Lay out the material below as a Markdown table with one row per line and the blank lines left out. Put the row number under "Index" and the line itself under "Content".

[Start of EXTRACTED RECORDS]

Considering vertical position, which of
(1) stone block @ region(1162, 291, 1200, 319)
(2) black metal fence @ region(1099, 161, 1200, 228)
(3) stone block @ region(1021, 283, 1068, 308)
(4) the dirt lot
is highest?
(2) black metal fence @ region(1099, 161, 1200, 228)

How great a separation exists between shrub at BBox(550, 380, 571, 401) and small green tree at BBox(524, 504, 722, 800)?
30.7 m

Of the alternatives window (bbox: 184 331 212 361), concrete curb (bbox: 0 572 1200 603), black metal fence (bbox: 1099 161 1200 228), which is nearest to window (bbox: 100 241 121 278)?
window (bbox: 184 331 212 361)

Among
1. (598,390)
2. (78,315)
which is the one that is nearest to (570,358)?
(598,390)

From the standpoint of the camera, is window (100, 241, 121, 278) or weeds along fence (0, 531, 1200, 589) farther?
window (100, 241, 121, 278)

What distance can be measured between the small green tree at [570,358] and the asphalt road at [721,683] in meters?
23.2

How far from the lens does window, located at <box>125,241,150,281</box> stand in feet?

[End of EXTRACTED RECORDS]

→ **CORRECT RESPONSE**
| Index | Content |
|---|---|
| 1 | Considering vertical position, which of |
| 2 | (1) stone block @ region(1162, 291, 1200, 319) |
| 3 | (2) black metal fence @ region(1099, 161, 1200, 228) |
| 4 | (3) stone block @ region(1021, 283, 1068, 308) |
| 5 | (4) the dirt lot |
| 6 | is highest? |
| 7 | (2) black metal fence @ region(1099, 161, 1200, 228) |
| 8 | How great a separation exists between shrub at BBox(550, 380, 571, 401) and small green tree at BBox(524, 504, 722, 800)? |
| 9 | 30.7 m |
| 10 | Of the alternatives window (bbox: 184 331 212 361), concrete curb (bbox: 0 572 1200 603), black metal fence (bbox: 1099 161 1200 228), which is nearest to window (bbox: 100 241 121 278)? |
| 11 | window (bbox: 184 331 212 361) |
| 12 | Among |
| 13 | 1. (598,390) |
| 14 | 2. (78,315) |
| 15 | which is the one that is nearest to (570,358)? |
| 16 | (598,390) |
| 17 | From the standpoint of the camera, is window (100, 241, 121, 278) or weeds along fence (0, 531, 1200, 589) farther? |
| 18 | window (100, 241, 121, 278) |
| 19 | What distance can be measured between the small green tree at [570,358] and the asphalt road at [721,683] in meters? |
| 20 | 23.2 |
| 21 | How far from the lens does window, located at <box>125,241,150,281</box> stand in feet? |